Set problem — Give the material again in full, matching it exactly.
— start —
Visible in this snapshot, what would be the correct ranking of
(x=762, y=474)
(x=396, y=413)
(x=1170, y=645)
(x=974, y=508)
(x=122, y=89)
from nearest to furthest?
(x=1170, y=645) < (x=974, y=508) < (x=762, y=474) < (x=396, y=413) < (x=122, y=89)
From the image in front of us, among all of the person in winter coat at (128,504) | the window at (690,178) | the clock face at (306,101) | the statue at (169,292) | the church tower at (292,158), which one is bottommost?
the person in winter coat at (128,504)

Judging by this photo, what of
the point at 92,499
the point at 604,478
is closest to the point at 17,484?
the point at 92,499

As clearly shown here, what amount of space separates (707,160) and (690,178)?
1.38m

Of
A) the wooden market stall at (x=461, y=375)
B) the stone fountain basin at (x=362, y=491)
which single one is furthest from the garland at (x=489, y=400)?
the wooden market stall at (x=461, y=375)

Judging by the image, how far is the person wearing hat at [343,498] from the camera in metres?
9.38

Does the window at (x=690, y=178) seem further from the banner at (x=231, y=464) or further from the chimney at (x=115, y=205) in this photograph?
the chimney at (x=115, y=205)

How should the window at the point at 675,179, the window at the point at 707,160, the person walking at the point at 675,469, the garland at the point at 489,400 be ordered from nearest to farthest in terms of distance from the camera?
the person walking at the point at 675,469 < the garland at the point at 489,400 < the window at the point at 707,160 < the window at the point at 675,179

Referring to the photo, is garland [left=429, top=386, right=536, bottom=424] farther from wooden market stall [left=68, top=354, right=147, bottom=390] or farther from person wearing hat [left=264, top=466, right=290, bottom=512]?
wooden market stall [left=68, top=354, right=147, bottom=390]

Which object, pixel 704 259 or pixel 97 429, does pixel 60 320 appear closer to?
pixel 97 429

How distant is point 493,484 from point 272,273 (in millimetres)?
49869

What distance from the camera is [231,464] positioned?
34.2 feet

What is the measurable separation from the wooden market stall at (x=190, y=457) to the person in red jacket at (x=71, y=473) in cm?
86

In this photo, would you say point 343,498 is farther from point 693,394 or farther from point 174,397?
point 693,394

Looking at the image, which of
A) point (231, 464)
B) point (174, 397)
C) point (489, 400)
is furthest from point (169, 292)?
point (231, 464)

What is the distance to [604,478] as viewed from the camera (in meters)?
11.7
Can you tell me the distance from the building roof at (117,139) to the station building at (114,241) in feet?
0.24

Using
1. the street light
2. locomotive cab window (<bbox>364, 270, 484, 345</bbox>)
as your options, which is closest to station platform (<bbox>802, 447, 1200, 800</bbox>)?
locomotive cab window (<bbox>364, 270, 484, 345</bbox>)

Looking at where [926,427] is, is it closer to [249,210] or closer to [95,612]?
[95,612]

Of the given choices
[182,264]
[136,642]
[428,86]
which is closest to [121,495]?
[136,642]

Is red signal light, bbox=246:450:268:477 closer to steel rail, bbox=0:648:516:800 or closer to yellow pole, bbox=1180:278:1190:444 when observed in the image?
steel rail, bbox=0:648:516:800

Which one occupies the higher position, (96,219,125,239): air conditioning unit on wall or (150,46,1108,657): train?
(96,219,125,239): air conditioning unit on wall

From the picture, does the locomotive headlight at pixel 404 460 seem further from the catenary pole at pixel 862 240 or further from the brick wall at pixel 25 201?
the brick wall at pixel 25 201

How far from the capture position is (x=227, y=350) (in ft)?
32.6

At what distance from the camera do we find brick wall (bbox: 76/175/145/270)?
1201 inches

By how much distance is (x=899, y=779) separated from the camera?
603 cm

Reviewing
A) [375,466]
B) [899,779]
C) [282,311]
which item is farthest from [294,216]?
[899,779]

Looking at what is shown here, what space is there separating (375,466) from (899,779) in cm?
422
— end —
Response below —
Visible in this snapshot, what would be the correct ranking of
(x=762, y=474)
(x=396, y=413)
(x=1170, y=645)
(x=974, y=508)
(x=122, y=89)
from nearest to furthest?
(x=1170, y=645) < (x=974, y=508) < (x=762, y=474) < (x=396, y=413) < (x=122, y=89)
From the image in front of us, among all of the person in winter coat at (128,504) | the window at (690,178) | the clock face at (306,101) | the statue at (169,292) | the church tower at (292,158), which one is bottommost?
the person in winter coat at (128,504)

Judging by this photo, what of
the point at 92,499
the point at 604,478
is closest to the point at 17,484?
the point at 92,499

As clearly shown here, what amount of space separates (707,160) and (690,178)?
1.38m

Of
A) the wooden market stall at (x=461, y=375)
B) the stone fountain basin at (x=362, y=491)
which single one is furthest from the garland at (x=489, y=400)?
the wooden market stall at (x=461, y=375)

Judging by the image, how far is the person wearing hat at [343,498] from the camera in metres?
9.38

Does the window at (x=690, y=178) seem further from the banner at (x=231, y=464) or further from the chimney at (x=115, y=205) in this photograph?
the chimney at (x=115, y=205)

How should the window at the point at 675,179, the window at the point at 707,160, the person walking at the point at 675,469, the garland at the point at 489,400 be ordered from nearest to farthest in terms of distance from the camera?
the person walking at the point at 675,469 < the garland at the point at 489,400 < the window at the point at 707,160 < the window at the point at 675,179

Referring to the photo, is garland [left=429, top=386, right=536, bottom=424] farther from wooden market stall [left=68, top=354, right=147, bottom=390] or farther from person wearing hat [left=264, top=466, right=290, bottom=512]?
wooden market stall [left=68, top=354, right=147, bottom=390]

Which object, pixel 704 259 or pixel 97 429, does pixel 60 320 appear closer to?
pixel 97 429

How distant is point 493,484 from point 272,273 (in millimetres)?
49869

What distance from the camera is [231,464] positioned?
34.2 feet

What is the measurable separation from the wooden market stall at (x=190, y=457) to the person in red jacket at (x=71, y=473) in cm?
86

In this photo, would you say point 343,498 is farther from point 693,394 or farther from point 174,397?
point 693,394

Looking at the image, which of
A) point (231, 464)
B) point (174, 397)
C) point (489, 400)
is furthest from point (169, 292)?
point (231, 464)

What is the distance to [604,478] as viewed from the camera (in meters)?
11.7
Can you tell me the distance from the building roof at (117,139) to the station building at (114,241) in feet?
0.24

Using
1. the street light
2. locomotive cab window (<bbox>364, 270, 484, 345</bbox>)
as your options, which is closest to station platform (<bbox>802, 447, 1200, 800</bbox>)?
locomotive cab window (<bbox>364, 270, 484, 345</bbox>)

Looking at where [926,427] is, is it closer to [249,210] or closer to [95,612]?
[95,612]

Of the given choices
[182,264]
[136,642]
[428,86]
which is closest to [121,495]?
[136,642]

Is red signal light, bbox=246:450:268:477 closer to steel rail, bbox=0:648:516:800 or closer to yellow pole, bbox=1180:278:1190:444 when observed in the image?
steel rail, bbox=0:648:516:800

Which one occupies the higher position, (96,219,125,239): air conditioning unit on wall or (150,46,1108,657): train?
(96,219,125,239): air conditioning unit on wall

From the picture, does the locomotive headlight at pixel 404 460 seem further from the catenary pole at pixel 862 240 or further from the brick wall at pixel 25 201?
the brick wall at pixel 25 201

How far from the capture position is (x=227, y=350) (in ft)?
32.6

At what distance from the camera do we find brick wall (bbox: 76/175/145/270)?
1201 inches

By how much distance is (x=899, y=779) separated from the camera?
603 cm

Reviewing
A) [375,466]
B) [899,779]
C) [282,311]
which item is farthest from [294,216]?
[899,779]

Looking at what is shown here, what space is there separating (375,466) from (899,779) in cm?
422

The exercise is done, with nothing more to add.